La parola su cui vogliamo far luce oggi è “resistenza“. Credo che a parte chi di noi ha confidenza con l’elettricità la parola evoca a tutti o quasi tutti lo scenario della lotta e perlopiù quello della lotta partigiana al nazifascismo, Resistenza con la “r” maiuscola.
La resistenza che immaginiamo di solito quindi è un atto corale, spesso eroico, opera di un gruppo, talvolta di un intero popolo, oppresso e invece ora fotografato nel momento di opposizione ad un potere costituito. Vedo le barricate fisiche e ideologiche contro un pensiero, supportato volentieri da un esercito, cercare di arginare il suo dilagare, interrompere un “progresso” visto come a senso unico da quelli che vengono lasciati indietro, quando non eliminati.
La resistenza quindi resiste ad un processo di rimozione e questo non la rende necessariamente conservatrice. Piuttosto invece tiene alla vita, o ad un ideale, o più astrattamente a non far spegnere la dialettica degli opposti alla base della democrazia e forse della stessa vita. Ma resistenza è tanto altro e l’accezione su cui vorrei soffermarmi è quella legata alla nonviolenza, allo stare in un posto e mantenere una posizione e senza gesti violenti o eclatanti lanciare un messaggio fortissimo e chiaro.

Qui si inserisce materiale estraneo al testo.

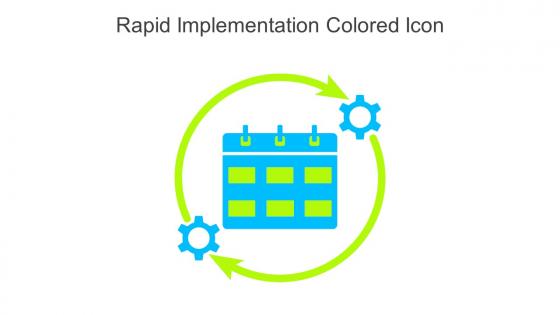 Rapid Implementation Colored Icon In Powerpoint Pptx Png And Editable Eps Format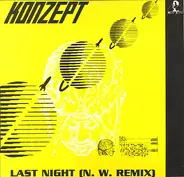 Konzept - Last Night (N-W Remix)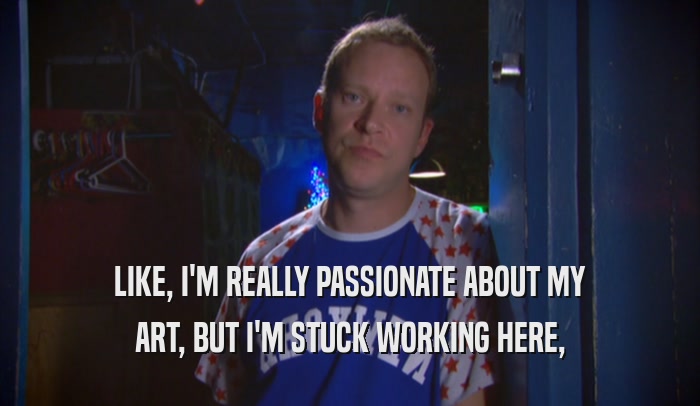 LIKE, I'M REALLY PASSIONATE ABOUT MY ART, BUT I'M STUCK WORKING HERE,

Penso a Rosa Parks che non si rassegna a cedere il posto in autobus in quanto nera, come previsto quindi dalle leggi dell’apartheid americane. Penso alle marce di Gandhi e di Martin Luther King che conosciamo tutti e penso però anche a tutte le forme di resistenza attiva quotidiana, nella Storia e nel presente, di cui non ci è giunta notizia perché compiuta in silenzio, senza testimoni. Alle parole non dette di un uomo o di una donna imprigionati per dover tradire…e così via, scendendo nel quotidiano, anche al di fuori delle guerre, ma dentro conflitti magari personali, non meno accesi e pieni di dignità.
Questa rubrica tratta di parole però, e di eventi, fatti e testimoni avranno già parlato abbondantemente i miei colleghi, perciò voglio lasciare due ultime righe ad un protagonista del pensiero che crede nella parola come strumento di resistenza e quindi di liberazione:
«La parola non è solamente l’antitesi dell’ignavia, ma indica da subito pericolo e clandestinità» (Antonio Gramsci)
A voler significare che chi sa è responsabile, chi si informa si coinvolge e non c’è staticità nella resistenza di chi invece del fucile decide ad esempio di imbracciare la penna.